# Is it a pipe dream???



## michy64 (Apr 28, 2012)

Hi to everyone,

For many years i have longed to to relocate to spain, my children are all grown up with their own lives now and as i am divorced feel there is no time like the present!  I have tried for work in benidorm and surrounding areas on 2 occasions without success. I don't really have a lot to offer as skills go  however have loads to offer in life skills, common sense, quick to learn new things and personality!! I have experience in retail management, coffee/sandwich bar assistant and domicilary work.
This is not a lot to provide me with a great c.v in spain but if i could get the break i am looking for in spain i hope i could really make my new life a good one . I love the costa blanca and hope one day i will be a happy expat!!!!

With little spanish tongue, very basic........i really want to know is this just a pipe dream?????

I would appreciate your opinions please :confused2:


----------



## xabiaxica (Jun 23, 2009)

michy64 said:


> Hi to everyone,
> 
> For many years i have longed to to relocate to spain, my children are all grown up with their own lives now and as i am divorced feel there is no time like the present!  I have tried for work in benidorm and surrounding areas on 2 occasions without success. I don't really have a lot to offer as skills go  however have loads to offer in life skills, common sense, quick to learn new things and personality!! I have experience in retail management, coffee/sandwich bar assistant and domicilary work.
> This is not a lot to provide me with a great c.v in spain but if i could get the break i am looking for in spain i hope i could really make my new life a good one . I love the costa blanca and hope one day i will be a happy expat!!!!
> ...


:welcome:


sadly yes, at the moment it's a pipe dream 

with unemployment at 3x that of the UK there's pretty much no chance of a foreigner with no Spanish getting work - some will obviously, but the vast majority don't - at least not proper contracted work, just cash in hand insecure or commission only stuff

why not study Spanish, have lots of hols here & maybe make some contacts & when things improve you'll be well placed to go for it!


----------



## jojo (Sep 20, 2007)

Things arent good economically, but just keep coming over and looking - you never know and you'll get some nice holidays and time in Spain. 

Jo xxx


----------



## maxd (Mar 22, 2009)

BBC News - Spanish unemployment hits record 5.64 million

30% of all EU unemployed now reside in Spain. Not a good idea. On the bright side 30% of the economy is cash in hand so from this statistic probably 1.5 million have jobs.


----------



## 90199 (Mar 21, 2010)

Keep coming for holidays, keep looking, you never know you might just find your niche.

However what the others say is true, lots of people out of work.


----------



## rangitoto (Apr 25, 2011)

[i would like to say just go for it we did that last oct and we have not looked back made lots of new friends brits and spanish and one spanish chap says in spanish that he is glad to have me as a friend so as i said go for it


----------



## xabiaxica (Jun 23, 2009)

rangitoto said:


> [i would like to say just go for it we did that last oct and we have not looked back made lots of new friends brits and spanish and one spanish chap says in spanish that he is glad to have me as a friend so as i said go for it


but unless I have you mixed up with someone else (entirely possible) - you don't need to work here??


----------



## mrypg9 (Apr 26, 2008)

xabiachica said:


> but unless I have you mixed up with someone else (entirely possible) - you don't need to work here??
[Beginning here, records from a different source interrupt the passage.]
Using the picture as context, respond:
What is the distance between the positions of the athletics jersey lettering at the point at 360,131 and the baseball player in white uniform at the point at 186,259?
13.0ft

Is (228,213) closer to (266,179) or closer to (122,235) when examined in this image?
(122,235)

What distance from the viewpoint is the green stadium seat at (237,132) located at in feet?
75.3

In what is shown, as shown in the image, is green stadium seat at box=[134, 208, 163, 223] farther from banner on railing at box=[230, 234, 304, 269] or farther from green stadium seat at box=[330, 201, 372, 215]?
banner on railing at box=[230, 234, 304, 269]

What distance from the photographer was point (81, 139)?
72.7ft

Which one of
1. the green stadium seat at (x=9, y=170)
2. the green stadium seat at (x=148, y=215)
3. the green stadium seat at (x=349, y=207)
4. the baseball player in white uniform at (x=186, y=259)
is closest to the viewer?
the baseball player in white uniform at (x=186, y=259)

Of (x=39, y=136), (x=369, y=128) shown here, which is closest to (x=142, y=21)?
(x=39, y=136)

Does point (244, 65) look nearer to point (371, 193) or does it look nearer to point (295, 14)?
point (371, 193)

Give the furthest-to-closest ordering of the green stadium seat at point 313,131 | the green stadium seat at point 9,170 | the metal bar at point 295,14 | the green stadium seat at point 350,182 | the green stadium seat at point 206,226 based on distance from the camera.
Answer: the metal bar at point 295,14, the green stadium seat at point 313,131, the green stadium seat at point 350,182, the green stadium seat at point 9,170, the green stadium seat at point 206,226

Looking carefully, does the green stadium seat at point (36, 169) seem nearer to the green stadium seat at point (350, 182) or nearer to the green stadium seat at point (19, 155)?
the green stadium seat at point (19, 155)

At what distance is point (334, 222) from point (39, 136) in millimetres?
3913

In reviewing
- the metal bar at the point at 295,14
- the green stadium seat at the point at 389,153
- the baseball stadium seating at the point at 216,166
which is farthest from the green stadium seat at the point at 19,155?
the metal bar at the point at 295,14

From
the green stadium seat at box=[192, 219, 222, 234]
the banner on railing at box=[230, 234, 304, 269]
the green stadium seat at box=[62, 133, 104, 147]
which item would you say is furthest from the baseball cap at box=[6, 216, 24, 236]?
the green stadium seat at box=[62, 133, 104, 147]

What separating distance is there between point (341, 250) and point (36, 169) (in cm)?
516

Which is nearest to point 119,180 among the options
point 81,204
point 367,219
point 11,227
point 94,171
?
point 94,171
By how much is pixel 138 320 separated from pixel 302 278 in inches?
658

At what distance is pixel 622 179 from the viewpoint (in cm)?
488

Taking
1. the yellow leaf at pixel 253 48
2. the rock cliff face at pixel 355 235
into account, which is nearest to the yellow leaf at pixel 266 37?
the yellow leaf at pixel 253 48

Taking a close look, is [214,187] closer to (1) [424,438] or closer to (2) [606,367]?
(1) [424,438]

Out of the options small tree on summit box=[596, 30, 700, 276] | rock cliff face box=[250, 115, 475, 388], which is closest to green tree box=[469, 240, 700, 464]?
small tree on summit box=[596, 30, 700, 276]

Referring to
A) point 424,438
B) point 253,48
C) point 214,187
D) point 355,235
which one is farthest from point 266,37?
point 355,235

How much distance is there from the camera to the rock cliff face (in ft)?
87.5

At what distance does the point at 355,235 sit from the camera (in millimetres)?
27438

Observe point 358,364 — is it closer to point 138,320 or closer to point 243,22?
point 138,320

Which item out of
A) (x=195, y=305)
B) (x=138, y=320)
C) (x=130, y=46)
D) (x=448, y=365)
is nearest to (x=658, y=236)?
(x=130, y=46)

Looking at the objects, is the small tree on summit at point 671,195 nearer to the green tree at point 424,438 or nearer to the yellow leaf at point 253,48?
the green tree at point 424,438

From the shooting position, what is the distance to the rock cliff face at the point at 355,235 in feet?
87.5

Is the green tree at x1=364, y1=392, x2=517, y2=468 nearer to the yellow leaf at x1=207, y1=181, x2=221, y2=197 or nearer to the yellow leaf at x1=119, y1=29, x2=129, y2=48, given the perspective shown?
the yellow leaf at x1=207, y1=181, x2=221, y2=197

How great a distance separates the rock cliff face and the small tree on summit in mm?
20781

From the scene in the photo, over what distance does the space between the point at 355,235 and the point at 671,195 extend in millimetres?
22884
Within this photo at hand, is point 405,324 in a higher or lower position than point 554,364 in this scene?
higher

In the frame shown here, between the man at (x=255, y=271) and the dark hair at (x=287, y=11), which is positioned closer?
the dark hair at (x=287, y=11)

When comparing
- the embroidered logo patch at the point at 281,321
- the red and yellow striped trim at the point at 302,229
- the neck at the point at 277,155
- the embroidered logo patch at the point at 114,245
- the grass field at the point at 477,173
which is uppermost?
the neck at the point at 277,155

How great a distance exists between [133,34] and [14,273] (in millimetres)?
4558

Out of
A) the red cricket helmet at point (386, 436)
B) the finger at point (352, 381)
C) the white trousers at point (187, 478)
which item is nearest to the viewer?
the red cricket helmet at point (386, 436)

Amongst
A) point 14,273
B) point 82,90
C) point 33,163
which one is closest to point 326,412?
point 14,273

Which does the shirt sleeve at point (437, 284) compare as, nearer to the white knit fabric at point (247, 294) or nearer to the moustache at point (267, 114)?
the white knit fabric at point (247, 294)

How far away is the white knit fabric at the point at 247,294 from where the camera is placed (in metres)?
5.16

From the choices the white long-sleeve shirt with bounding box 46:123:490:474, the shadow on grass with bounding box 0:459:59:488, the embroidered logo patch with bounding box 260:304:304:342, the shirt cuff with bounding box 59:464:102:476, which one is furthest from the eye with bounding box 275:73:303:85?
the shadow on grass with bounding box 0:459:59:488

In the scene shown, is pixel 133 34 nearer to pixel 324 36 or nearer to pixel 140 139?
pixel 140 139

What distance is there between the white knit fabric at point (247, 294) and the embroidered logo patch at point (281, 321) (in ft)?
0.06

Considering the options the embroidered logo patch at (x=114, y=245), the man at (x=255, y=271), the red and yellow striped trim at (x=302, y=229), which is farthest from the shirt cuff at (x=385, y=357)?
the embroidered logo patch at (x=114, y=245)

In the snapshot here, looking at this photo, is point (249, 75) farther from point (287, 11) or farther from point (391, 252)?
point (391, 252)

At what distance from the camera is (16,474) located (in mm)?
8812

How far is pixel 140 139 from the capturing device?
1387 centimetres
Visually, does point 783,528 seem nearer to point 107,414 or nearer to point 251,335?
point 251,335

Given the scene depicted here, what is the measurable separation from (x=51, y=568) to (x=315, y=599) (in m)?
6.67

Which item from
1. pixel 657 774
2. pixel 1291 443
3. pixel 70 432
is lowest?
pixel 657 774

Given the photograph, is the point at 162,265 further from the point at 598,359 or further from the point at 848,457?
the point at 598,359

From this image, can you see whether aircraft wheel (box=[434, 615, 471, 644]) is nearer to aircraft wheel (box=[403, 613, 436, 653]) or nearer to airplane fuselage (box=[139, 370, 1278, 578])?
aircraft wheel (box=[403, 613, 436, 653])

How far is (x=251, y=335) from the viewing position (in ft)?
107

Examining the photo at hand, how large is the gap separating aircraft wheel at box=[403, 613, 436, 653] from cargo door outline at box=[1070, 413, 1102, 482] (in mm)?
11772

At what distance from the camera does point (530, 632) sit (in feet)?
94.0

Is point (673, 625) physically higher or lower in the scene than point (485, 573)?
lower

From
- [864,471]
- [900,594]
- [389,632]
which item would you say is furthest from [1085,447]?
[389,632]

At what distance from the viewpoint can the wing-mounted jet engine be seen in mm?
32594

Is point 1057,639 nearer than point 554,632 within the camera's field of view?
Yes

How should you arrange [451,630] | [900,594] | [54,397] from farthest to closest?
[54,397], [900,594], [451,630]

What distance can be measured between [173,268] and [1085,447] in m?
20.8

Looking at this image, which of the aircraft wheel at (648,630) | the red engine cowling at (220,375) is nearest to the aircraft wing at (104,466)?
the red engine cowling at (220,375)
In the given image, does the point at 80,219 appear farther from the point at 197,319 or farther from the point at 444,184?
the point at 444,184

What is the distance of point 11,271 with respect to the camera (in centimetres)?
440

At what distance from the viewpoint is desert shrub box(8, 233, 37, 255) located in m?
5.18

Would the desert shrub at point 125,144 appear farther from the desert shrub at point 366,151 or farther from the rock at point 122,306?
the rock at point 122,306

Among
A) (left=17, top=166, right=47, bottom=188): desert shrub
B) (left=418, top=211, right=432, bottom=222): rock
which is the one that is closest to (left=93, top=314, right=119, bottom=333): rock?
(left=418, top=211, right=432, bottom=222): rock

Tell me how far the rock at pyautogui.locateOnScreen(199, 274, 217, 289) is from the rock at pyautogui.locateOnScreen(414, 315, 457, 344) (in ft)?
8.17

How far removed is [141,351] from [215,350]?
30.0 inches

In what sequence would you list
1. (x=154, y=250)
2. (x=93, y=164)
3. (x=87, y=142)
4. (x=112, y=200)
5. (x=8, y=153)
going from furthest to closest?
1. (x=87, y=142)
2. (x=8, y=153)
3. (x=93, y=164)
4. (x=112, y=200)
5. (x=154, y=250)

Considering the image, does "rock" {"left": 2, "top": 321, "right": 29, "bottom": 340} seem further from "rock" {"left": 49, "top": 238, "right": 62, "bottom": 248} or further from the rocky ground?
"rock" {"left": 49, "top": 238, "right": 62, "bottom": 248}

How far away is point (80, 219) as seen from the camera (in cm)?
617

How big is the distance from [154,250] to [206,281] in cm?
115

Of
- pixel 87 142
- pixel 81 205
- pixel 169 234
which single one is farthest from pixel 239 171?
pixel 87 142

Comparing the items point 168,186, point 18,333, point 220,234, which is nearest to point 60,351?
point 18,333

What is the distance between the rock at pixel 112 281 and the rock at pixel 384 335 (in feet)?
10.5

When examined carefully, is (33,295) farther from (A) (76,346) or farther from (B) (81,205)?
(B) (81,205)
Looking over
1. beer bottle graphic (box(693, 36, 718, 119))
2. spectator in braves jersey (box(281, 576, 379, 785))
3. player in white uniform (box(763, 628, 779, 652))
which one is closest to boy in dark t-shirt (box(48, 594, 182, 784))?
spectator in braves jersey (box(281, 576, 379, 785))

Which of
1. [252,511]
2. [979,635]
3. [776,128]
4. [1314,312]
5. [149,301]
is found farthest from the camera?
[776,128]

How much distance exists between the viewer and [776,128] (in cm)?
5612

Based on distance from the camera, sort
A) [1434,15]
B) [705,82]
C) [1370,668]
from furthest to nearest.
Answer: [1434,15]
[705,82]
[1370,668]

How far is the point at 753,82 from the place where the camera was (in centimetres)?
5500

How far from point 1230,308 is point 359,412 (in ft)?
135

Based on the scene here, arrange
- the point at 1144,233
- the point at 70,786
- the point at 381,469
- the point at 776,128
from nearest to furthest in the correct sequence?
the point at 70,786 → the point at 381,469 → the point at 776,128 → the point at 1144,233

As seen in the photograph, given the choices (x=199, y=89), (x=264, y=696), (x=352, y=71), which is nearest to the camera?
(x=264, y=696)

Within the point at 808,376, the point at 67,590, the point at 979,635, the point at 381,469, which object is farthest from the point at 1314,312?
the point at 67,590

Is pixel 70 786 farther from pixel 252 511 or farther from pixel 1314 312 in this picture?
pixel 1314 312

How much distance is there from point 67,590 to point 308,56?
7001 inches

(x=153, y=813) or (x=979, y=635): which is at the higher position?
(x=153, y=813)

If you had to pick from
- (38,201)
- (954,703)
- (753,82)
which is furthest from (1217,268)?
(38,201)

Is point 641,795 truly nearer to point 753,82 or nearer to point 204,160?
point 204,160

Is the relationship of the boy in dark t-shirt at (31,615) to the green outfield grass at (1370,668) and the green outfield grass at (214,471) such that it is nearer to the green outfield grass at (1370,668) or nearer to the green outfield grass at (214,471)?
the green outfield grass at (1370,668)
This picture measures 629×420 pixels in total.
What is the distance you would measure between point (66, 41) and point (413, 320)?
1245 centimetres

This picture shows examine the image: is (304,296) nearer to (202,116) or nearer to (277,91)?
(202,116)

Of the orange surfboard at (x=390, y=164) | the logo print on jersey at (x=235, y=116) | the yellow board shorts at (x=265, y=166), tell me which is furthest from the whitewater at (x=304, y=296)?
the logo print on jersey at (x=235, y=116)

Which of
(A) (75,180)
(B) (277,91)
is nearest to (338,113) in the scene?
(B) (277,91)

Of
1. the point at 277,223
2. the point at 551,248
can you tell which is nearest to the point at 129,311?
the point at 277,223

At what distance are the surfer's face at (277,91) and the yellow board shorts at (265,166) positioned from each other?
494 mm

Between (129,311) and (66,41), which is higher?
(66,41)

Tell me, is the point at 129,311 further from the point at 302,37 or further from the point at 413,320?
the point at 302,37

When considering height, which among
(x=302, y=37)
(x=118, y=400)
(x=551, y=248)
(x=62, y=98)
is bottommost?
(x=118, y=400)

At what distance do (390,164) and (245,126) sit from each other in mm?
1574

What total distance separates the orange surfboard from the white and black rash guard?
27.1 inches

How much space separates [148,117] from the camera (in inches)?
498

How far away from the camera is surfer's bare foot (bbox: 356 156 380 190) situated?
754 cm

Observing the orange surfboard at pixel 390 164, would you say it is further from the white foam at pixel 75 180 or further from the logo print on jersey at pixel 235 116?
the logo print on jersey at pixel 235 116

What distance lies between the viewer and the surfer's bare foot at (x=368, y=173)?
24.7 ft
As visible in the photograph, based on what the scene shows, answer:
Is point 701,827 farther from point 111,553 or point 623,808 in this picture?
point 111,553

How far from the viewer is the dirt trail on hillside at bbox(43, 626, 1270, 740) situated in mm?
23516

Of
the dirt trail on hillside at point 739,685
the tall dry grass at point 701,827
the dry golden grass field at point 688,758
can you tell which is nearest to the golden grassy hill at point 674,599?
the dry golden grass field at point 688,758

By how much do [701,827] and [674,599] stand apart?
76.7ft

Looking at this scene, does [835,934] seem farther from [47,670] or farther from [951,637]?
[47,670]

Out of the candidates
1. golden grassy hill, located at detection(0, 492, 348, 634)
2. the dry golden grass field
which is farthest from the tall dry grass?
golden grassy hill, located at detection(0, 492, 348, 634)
I think people who tell other people who want to come to Spain to find work should be prepared to give them some sort of security bond....say 50k euros?

Even retired people on low pension incomes are moving back to the UK.

Hopefully the recent fuller coverage on British tv of the dire state of the Spanish economy will make people think twice about coming to Spain unless they are sure they can support themselves without the need for finding work here.


----------



## xabiaxica (Jun 23, 2009)

mrypg9 said:


> I think people who tell other people who want to come to Spain to find work should be prepared to give them some sort of security bond....say 50k euros?
> 
> Even retired people on low pension incomes are moving back to the UK.
> 
> Hopefully the recent fuller coverage on British tv of the dire state of the Spanish economy will make people think twice about coming to Spain unless they are sure they can support themselves without the need for finding work here.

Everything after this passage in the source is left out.